Etwa 80 % des Angebots an erneuerbaren Energien in der Region entfallen auf die nördlichen Anrainerstaaten (84 Mio. t RÖE), die restlichen 23 Mio. t RÖE entfallen hauptsächlich auf die Türkei (15 Mio. t RÖE) (OME, 2018).

Dennoch liegt im Süden das größte Potenzial für erneuerbare Energien, insbesondere für die Solarenergie. Im Jahr 2040 würde der Anteil der erneuerbaren Energien an der Gesamtenergieerzeugung nach dem OME-Referenzszenario 34 % und nach dem proaktiven Szenario 52 % betragen, wobei die Länder des nördlichen Mittelmeerraums in beiden Szenarien weitgehend führend sind (OME, 2018).
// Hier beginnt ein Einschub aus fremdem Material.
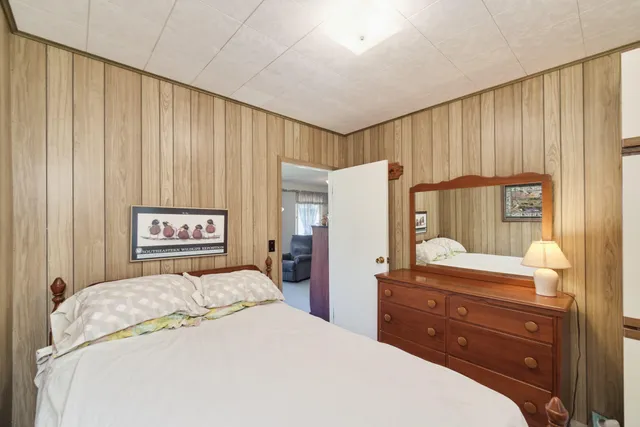 $449,000 | 8367 Lake Street, Bear Lake, MI 49614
In jedem Fall de-karbonisiert keines der beiden Szenarien den Energieverbrauch im Mittelmeerraum oder erfüllt die Ziele des Pariser Abkommens.

Mediterranean sea
Mediterranean sea © Photo by Adam Grabek // Pexels

Die Notwendigkeit eines mediterranen oder euro-mediterranen Green Deals im eigentlichen Sinne.

Um die Ziele des Pariser Abkommens zu erreichen, müssen die Länder der Region unbedingt die erforderlichen Regulierungsmaßnahmen ergreifen, um ehrgeizige Ziele für den Einsatz von erneuerbaren Energien und Energieeffizienz zu erreichen. Um das proaktive Szenario des EMO einzuhalten (das allerdings nicht auf das Pariser Abkommen eingeht), sollte die Region mehr als 3,3 Billionen Euro in das Energiesystem investieren, davon 40 % in Energieeffizienzmaßnahmen und 34 % in die Energieerzeugung (EMO, 2018).

Eine kolossale Investition für die Länder des südlichen Mittelmeerraums, deren Wirtschaft durch die Pandemie stark geschwächt wurde. 25 Jahre nach dem Beginn des Barcelona-Prozesses ist die Kluft zwischen den beiden Ufern des Mittelmeers auch im Bereich der sauberen Energie immer noch vorhanden.

Es ist dringend notwendig, Maßnahmen gegen den Klimawandel aus einer makroregionalen und multilateralen Perspektive zu ergreifen. Europa, sowohl die Länder des Südens als auch des Nordens, müssen ihre Kräfte mit dem südlichen und östlichen Mittelmeerraum vereinen, um die Ziele des Europäischen Green Deals zu erreichen, eines grünen Paktes, der auf den Europa-Mittelmeerraum ausgedehnt werden muss, wenn wir die auf dem Pariser Gipfel oder auf dem aktuellen Cop26 UN-Klimakonferenz, der in diesen Tagen in Glasgow stattfindet, festgelegten Ziele wirklich erreichen wollen.

Ein Europa-Mittelmeer-Green-Deal mit dem Schwerpunkt auf der Steigerung von Investitionen in umweltfreundliche Technologien auf beiden Seiten des Mittelmeers, der ein wenig den Geist des ursprünglichen Desertec-Projekts wieder aufleben lässt.